Et ne pensez-vous pas qu'il est plus facile de réagir face
aux catastrophes en tous genres quand on est 6 ou 7
milliards d'individus que quand on est 15 milliards ou
davantage parce que l’on se trouve dans ce deuxième cas,
pour diverses raisons, dans des situations de grande
fragilité ? En cas de famine, par exemple, qui fournira de
l’aide si les ressources mondiales sont à peine suffisantes
? Et ne peut-on pas déjà prévoir que des annonces concernant
la souffrance et la mort de millions de personnes seront,
malheureusement, dans le futur, des choses courantes ?

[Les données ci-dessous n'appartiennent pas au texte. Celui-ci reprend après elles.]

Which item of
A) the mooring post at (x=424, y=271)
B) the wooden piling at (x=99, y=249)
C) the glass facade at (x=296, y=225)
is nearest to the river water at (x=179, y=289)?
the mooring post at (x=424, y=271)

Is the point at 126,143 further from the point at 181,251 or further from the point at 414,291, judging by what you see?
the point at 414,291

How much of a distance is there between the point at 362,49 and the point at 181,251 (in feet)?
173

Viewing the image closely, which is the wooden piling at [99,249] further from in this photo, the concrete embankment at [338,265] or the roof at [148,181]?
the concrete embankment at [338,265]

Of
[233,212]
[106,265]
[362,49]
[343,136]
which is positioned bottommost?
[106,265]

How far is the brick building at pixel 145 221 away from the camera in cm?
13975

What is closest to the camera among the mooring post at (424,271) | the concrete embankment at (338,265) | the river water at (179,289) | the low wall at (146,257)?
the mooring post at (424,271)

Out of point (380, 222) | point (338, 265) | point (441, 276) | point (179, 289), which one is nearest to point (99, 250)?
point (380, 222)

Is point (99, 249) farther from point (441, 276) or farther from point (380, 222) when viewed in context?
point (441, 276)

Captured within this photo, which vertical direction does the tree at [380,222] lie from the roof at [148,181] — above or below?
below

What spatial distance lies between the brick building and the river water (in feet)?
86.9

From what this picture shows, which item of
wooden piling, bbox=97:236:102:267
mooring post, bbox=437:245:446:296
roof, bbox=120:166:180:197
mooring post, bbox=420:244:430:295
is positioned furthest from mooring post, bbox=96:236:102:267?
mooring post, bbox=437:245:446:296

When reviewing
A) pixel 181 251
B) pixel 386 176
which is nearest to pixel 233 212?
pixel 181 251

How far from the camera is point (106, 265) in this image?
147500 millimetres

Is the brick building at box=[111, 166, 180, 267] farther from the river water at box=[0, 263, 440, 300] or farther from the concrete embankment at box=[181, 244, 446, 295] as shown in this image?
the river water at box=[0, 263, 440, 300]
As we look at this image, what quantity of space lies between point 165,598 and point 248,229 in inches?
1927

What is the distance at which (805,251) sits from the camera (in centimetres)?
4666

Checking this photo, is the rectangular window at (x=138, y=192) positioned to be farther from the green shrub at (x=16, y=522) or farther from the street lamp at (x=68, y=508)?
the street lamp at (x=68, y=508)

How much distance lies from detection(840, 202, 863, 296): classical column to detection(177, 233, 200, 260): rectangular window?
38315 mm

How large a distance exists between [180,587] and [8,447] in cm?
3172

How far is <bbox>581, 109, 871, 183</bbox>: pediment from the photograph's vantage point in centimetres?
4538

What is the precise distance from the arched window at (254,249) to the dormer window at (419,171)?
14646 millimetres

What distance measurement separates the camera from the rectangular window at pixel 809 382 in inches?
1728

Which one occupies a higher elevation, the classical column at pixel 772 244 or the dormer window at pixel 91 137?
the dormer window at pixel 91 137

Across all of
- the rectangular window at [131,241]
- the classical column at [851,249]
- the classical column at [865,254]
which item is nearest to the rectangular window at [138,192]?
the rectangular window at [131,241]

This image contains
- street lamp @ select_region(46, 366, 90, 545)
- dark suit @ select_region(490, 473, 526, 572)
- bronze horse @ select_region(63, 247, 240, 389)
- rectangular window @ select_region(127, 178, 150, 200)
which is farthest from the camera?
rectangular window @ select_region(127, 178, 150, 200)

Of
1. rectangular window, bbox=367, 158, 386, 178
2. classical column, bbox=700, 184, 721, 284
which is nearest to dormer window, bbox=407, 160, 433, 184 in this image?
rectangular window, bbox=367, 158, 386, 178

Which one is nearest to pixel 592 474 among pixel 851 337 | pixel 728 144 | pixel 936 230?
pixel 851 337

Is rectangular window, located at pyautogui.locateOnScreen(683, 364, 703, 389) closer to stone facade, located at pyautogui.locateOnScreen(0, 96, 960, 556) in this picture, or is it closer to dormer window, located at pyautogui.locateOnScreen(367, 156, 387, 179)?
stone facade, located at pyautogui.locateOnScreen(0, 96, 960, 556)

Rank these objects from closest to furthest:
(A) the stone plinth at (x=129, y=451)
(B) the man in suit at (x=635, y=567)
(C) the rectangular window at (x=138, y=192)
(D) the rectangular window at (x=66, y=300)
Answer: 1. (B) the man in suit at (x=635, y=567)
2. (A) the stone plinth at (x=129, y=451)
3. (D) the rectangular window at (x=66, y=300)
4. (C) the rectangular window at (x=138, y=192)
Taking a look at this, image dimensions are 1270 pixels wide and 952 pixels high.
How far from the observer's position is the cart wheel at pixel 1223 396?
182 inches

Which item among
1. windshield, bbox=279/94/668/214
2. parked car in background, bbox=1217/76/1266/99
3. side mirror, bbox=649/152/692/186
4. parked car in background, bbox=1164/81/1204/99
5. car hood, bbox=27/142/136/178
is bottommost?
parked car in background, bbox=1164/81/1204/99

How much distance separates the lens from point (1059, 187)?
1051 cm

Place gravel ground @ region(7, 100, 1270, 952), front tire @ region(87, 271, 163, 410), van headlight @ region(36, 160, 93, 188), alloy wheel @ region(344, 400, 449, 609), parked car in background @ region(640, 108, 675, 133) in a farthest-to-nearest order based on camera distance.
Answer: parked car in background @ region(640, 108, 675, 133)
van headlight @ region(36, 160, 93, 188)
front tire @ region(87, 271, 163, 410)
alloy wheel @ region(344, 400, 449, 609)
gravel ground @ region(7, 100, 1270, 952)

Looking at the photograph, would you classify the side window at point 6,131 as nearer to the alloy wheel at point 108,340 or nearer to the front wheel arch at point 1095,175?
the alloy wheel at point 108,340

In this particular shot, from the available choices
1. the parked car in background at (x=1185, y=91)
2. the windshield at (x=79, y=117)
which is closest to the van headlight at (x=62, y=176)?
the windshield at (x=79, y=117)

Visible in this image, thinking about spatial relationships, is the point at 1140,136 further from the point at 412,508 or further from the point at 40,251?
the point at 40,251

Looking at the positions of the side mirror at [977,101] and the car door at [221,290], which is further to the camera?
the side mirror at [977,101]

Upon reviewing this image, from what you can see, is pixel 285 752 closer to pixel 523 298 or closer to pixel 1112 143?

Autre chose : puisque l’augmentation
de la population s’accompagne désormais de la multiplication
de mégapoles et de bidonvilles géants, ne pourrait-on pas
s’interroger sur la moindre qualité de vie qui accompagnera
l’existence de la majorité des humains dans quelques
dizaines d’années ?
Autre chose encore : puisqu'il existe de grandes différences
de fécondité entre certains pays sous-développés et des pays
tels que les nôtres, ceci ne doit-il pas nous conduire
paradoxalement et conjointement à favoriser les naissances
chez nous ou alors faire davantage appel à l'immigration
(puisque la bonne santé de nos économies semble nécessiter
un accroissement des « ressources humaines ») tout en
essayant de convaincre tous les pays ayant une démographie
galopante de réduire la croissance de leur population ? Mais
comment les convaincre, qui va payer les éventuels
médicaments contraceptifs et comment conseiller à quelqu’un
de ne plus avoir d’enfant surtout lorsque culturellement les
enfants sont une sécurité quand on avance en âge ?
Concernant le vieillissement de la population qui va
intervenir surtout dans les pays développés, ne trouvez-vous
pas quelque peu paradoxal que l’on s’intéresse tant au bien
être qu’il faudra procurer aux personnes âgées par toutes
sortes de services alors que l’on reste indifférent au sort
de millions d’habitants de pays pauvres qui, pour diverses
raisons et en particulier leur surnombre, sont condamnées à
vivre des vies misérables ?
Enfin, puisque rien, selon moi, ne semble vraiment pouvoir
stopper l'augmentation de la population mondiale, du moins
avant que ne se produisent des catastrophes humanitaires
majeures, ne pouvons-nous pas déjà commencer à réfléchir aux
immenses problèmes auxquels seront confrontées directement
ou indirectement les générations futures (famines, manque
d'eau, pollution, épidémies, intoxications, guerres etc...),
ne serait-ce que pour les préparer psychologiquement à ce
qu'elles devront affronter ?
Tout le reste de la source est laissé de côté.